Que ma main éduquée en tressaille d'avance !

Mais un autre désir impérieux devance

Ce souhait inutile – un plus puissant appât ;

Et, mon être envoûté, je marche pas à pas :


Par ici un bureau, dessous une fenêtre

D'où s'écoule la lune, anticipe son maître.

Dans cette pâleur tendre où descend le falot

Rayonne sur la table un magique halo.

Un ordre harmonieux, paisible et solitaire

Émane comme un don du pâle secrétaire

Cependant qu'au-dessus en un bloc éclatant

Un amas de papier m'envisage et m'attend.

La plume est toute prête, impatiente, et rutile,

Désœuvrée au sous-main, mais sous mes doigts : fertile !

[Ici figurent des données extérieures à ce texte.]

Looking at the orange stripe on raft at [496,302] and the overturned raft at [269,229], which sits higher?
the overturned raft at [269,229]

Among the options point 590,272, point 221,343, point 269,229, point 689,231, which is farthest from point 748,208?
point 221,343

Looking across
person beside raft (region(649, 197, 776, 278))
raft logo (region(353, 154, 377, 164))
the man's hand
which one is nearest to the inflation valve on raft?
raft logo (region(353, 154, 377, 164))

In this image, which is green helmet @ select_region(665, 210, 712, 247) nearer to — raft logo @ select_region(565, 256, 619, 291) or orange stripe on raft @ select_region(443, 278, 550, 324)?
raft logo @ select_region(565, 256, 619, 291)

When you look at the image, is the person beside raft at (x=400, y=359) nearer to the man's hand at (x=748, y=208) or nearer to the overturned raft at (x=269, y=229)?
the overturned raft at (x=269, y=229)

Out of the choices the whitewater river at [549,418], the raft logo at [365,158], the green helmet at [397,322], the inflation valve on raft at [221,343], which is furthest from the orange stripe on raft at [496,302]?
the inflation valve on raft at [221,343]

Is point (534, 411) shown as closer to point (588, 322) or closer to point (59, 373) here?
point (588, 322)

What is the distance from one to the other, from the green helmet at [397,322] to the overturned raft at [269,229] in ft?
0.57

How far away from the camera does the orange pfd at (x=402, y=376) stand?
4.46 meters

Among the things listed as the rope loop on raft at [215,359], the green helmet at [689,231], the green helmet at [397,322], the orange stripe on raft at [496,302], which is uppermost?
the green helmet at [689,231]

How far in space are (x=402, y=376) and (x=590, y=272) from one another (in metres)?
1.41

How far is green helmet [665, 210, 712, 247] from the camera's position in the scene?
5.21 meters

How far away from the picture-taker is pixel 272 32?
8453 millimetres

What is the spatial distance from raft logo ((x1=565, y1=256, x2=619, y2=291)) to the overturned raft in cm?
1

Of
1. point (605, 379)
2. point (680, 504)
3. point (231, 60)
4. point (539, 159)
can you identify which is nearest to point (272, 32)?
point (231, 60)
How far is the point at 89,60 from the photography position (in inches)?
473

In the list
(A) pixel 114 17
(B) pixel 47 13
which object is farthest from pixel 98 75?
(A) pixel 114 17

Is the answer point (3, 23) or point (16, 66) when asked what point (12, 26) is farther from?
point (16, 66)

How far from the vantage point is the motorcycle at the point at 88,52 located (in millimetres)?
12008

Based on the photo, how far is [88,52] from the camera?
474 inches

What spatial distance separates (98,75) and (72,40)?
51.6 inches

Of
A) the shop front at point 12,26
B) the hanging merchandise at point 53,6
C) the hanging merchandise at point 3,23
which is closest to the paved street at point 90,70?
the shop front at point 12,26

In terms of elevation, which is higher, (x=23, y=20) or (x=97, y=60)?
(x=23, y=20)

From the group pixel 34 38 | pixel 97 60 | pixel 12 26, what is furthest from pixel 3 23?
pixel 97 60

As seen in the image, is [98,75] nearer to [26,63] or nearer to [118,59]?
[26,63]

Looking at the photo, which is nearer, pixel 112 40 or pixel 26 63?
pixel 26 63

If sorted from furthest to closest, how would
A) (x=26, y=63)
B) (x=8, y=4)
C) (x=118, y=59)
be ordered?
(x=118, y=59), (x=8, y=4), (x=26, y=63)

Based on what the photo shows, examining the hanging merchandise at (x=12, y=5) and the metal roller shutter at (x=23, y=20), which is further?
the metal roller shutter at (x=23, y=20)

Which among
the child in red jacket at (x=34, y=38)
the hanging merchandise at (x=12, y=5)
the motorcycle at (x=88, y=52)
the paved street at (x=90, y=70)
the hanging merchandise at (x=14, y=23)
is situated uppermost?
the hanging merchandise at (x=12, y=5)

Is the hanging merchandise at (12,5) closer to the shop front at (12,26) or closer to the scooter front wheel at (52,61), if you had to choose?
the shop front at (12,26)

– Qui peut bien augurer quel sera notre fruit ? –


Et tandis que j'apprête une extase sans bruit

Et que je me prépare aux fécondes études,

Un spectacle retient ma proche solitude,

Et c'est par la fenêtre une tendre vision

Qui donne sa ferveur à cette réclusion :

La tranquille clarté d'un œil blanc qui émonde

De ses moindres laideurs la surface du monde.

Un long calme de lune imprègne l'univers

Et inspire en mon âme un grand souffle de vers.

Un vallon parsemé de bois près d'une lande.

– Suis-je ici en Écosse ? Est-ce plutôt l'Irlande ? –

Tout est pure beauté que la Nature étend,

Libre ! Sauvage enfin ! comme en la Nuit des Temps !

Je me sens exulter : ce rêve inaccessible,

Un vif enchantement l'a-t-il rendu possible ?

Tout : désert et seul ! Oh ! si j'étais le dernier !

Oh ! si seulement ! Si... Si Elle avait gagné !


– Je m'assois en rêvant à cet espoir superbe,

Et commence à écrire aux opalines herbes.


Écrit le 16 juin 2018. Publié le 13 juillet 2018.